Sunday, January 10, 2010

Circles

My life is a series of circles.

Tissue, milk, shampoo, eggs, orange juice, frozen pizza, cotton balls, toilet paper, one by one, all items get scanned. Buttons are pressed. Money is taken. Change handed back. “Have a great day”. Repeat. Over and over. Day after day. A neverending loop.

Suddenly a voice jolts me out of an endless continuum. A familiar voice. His voice.

“Why is it,” he begins, “that every time I see your face my day gets better?”

I bite my bottom lip and my gaze moves upward, up arms, chest, shoulders, face, until my eyes meet his and I can not stop smiling.

“Maybe you just really love shopping.”

“Oh no, Laura…” His voice is pure friction. “it’s definitely you.”

And just that fast I fall and keep falling. Thump. A thousand shards of glass scatter. Thoughts stop. My blood loops, twists and drops, deep, deeper. It happens just that easy. I’m gone. Again.

He asks me out and I say yes even though every brain cell in my head is saying ‘Alert, Alert, Don’t do it’. I should know better by now. Every time I’ve dared to disturb the perfect roundness of my world, it collapses under my feet into disjointed lines. Just when somebody thinks they know me, thinks I’m who they really wanted, something happens and I disappoint them. Every. Single. Time.

Jack picks me up in his silver Ford Mustang. I’m wearing a tight black strapless dress, a mask of makeup and a shield of perfume, armed and ready for battle.

I walk up the steps of Vido’s Italian Restaurant trying not to fall in 2-inch heels. Inside, shelves of wine bottles line the pale green walls. We’re seated under a strawberry stained glass chandelier. Two candle flames dance shadows across the table and seem to burn in Jack’s hazel eyes. Jack’s gaze could melt gold.

He orders a bottle of the house burgundy. I swallow thick red-purple and breathe in deeply.

“So tell me Jack… What do you look for in a woman?”

“Ummm…” He looks up and tilts his head to one side, “I’m not quite sure… maybe femininity?” So I order the minestrone soup and salad instead of the four cheese lasagna.

After initial small talk, an awkward lull surrounds us. Jack shifts in his seat and glances elsewhere. I’m losing this battle. I have to think fast.

I ask him about his job as a securities lawyer and it works. He comes alive explaining something called FINRA which I don’t understand but that doesn’t matter.

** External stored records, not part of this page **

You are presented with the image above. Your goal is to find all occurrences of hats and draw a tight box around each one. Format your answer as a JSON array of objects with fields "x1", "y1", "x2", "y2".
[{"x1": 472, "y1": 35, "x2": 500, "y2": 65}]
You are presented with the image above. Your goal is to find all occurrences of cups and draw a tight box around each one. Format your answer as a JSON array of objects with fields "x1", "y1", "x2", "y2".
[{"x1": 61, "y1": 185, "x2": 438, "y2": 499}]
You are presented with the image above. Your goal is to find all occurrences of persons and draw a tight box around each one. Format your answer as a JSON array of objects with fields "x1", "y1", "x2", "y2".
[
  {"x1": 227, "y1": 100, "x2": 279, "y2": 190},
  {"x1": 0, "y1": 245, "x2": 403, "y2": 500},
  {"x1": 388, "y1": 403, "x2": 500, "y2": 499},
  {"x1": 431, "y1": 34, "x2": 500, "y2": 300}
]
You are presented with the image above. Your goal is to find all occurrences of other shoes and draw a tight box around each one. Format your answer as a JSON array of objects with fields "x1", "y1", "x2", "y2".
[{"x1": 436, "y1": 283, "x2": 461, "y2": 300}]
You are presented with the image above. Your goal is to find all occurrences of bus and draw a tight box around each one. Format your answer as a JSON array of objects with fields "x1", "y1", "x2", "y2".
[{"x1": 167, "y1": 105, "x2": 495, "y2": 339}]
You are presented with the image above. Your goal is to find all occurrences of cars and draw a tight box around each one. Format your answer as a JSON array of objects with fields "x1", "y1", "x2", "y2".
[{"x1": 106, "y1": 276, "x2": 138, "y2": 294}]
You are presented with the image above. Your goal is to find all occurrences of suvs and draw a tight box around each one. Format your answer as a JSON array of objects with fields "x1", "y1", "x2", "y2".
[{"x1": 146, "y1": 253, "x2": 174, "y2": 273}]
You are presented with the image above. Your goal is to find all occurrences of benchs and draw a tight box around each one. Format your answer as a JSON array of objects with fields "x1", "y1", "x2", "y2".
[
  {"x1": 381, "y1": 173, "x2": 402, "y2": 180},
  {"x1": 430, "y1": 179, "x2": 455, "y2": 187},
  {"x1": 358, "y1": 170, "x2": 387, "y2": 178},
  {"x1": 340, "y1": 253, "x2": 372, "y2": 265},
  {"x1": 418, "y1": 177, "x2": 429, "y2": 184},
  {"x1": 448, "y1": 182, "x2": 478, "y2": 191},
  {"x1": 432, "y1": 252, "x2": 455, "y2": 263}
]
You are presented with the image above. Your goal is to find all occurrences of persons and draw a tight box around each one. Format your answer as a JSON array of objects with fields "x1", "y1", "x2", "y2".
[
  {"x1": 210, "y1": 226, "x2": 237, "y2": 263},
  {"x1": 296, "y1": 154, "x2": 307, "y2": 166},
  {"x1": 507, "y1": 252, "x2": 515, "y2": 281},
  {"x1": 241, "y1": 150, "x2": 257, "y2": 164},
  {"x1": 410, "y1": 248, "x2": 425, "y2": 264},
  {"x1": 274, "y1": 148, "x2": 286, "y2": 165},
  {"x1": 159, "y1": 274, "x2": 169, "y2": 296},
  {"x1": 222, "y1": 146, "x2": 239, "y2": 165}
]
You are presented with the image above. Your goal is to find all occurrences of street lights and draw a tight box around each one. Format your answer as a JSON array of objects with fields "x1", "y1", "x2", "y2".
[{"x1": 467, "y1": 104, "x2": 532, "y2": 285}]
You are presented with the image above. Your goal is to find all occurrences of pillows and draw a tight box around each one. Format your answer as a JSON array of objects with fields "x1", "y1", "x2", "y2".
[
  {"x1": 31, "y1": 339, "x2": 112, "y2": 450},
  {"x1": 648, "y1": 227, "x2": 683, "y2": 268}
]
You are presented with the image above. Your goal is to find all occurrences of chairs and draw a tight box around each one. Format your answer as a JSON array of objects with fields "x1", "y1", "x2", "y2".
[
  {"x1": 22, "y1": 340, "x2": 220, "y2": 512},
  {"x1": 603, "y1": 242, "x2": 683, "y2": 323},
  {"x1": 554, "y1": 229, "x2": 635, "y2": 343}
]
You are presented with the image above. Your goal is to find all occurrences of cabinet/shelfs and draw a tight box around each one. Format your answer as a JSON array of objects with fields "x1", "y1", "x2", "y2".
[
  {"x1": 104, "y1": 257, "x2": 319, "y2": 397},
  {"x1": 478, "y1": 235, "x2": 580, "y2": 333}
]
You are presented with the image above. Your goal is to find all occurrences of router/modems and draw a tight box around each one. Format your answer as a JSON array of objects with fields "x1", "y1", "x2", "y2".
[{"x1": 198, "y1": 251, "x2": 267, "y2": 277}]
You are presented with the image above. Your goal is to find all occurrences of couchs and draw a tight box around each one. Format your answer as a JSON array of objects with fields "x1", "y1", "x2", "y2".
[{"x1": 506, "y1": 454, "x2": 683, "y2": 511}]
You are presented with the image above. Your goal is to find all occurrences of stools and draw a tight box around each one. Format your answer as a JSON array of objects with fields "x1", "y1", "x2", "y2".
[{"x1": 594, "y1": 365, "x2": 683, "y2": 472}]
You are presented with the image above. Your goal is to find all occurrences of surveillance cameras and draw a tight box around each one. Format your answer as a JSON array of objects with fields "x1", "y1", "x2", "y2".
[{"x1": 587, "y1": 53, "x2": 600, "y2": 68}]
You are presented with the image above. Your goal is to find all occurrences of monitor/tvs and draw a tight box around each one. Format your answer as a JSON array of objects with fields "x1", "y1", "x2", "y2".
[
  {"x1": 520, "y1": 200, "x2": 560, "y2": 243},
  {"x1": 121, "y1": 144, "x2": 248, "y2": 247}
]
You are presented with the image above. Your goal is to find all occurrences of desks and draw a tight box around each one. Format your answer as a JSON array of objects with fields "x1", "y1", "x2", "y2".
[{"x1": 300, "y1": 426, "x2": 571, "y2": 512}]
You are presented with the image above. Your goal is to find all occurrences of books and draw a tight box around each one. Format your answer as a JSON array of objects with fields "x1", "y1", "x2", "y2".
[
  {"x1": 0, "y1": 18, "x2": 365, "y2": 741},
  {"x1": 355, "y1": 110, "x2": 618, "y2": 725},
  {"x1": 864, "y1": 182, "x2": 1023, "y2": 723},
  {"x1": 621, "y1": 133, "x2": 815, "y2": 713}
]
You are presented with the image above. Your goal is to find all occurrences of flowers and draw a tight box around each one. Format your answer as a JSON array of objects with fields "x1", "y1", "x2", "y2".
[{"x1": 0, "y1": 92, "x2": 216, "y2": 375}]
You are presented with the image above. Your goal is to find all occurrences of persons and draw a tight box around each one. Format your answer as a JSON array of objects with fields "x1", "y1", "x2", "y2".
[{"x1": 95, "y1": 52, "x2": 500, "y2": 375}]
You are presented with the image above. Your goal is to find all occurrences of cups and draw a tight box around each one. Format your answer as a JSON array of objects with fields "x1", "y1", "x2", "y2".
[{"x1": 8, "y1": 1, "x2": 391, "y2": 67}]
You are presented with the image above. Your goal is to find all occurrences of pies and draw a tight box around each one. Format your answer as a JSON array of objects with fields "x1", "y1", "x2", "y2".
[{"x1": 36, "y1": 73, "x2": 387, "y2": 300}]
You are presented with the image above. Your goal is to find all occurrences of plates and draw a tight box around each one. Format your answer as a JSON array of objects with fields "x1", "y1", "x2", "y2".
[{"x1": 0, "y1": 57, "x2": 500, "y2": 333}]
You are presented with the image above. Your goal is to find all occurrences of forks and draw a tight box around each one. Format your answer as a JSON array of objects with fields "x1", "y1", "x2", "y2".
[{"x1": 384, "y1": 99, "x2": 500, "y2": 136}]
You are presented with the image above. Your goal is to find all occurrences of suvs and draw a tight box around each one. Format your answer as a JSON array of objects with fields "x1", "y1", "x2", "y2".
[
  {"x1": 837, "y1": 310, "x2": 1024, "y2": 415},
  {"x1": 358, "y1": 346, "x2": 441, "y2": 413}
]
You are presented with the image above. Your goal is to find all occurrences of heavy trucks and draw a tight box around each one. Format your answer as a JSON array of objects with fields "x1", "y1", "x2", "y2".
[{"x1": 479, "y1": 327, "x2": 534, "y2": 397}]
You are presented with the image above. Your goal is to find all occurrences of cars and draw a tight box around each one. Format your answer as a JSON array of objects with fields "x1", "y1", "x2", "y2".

Then a loud clanking sucks me out of Jack’s orbit. A man with Nick Nolte mugshot hair and shriveled eyes is waving his fork at his companion, who is slumped over her plate, long earrings dangling into her food.

“Numbers don’t lie.” He’s yelling at her.

I try to ignore the distraction.

“I paint.” I blurt out to Jack, “Did I ever tell you that?”

Trying to keep the conversation fresh, I describe how pressing the stiff hairs of a paintbrush through globs of oiled color and spreading them precisely on a rough canvas is everything I need to save my world. Well almost everything.

But as I talk my voice is overtaken, once again, by our neighbor, Mr. Crazy. He’s spewing food with each rant and clanking and scratching his fork against his glass.

He starts hacking up some sort of crackling phlegm from his throat and the waiter looks over but does nothing. The woman is shuddering, head hanging just inches above her plate. She’s shaking. Oh no! She’s crying!

“Good for nothing, that’s you.” He says.

“Excuse me,” I say to Jack.

I push my chair back and walk over to the table. I grab the fork right out of the crazy man’s hand.

“Leave this woman alone!” I say. 

The woman looks up and I swear she gives me the tiniest sliver of a smile. The crazy man glares but says nothing. Jack’s eyes are full of surprise.

Our waiter delivers our meals and as we start to eat, Jack looks at me and says, “I know how to answer your question now.”

“What question?”

“What I look for in a woman.”

“Yeah… What?”

“Spunk.”

He looks at me, through me, into me, breaking into my circle, melding into my universe, entering my bloodstream.

I look down at my food. I’m smiling. I bite my bottom lip. Heat is rising. I feel flushed. Maybe this time will be different.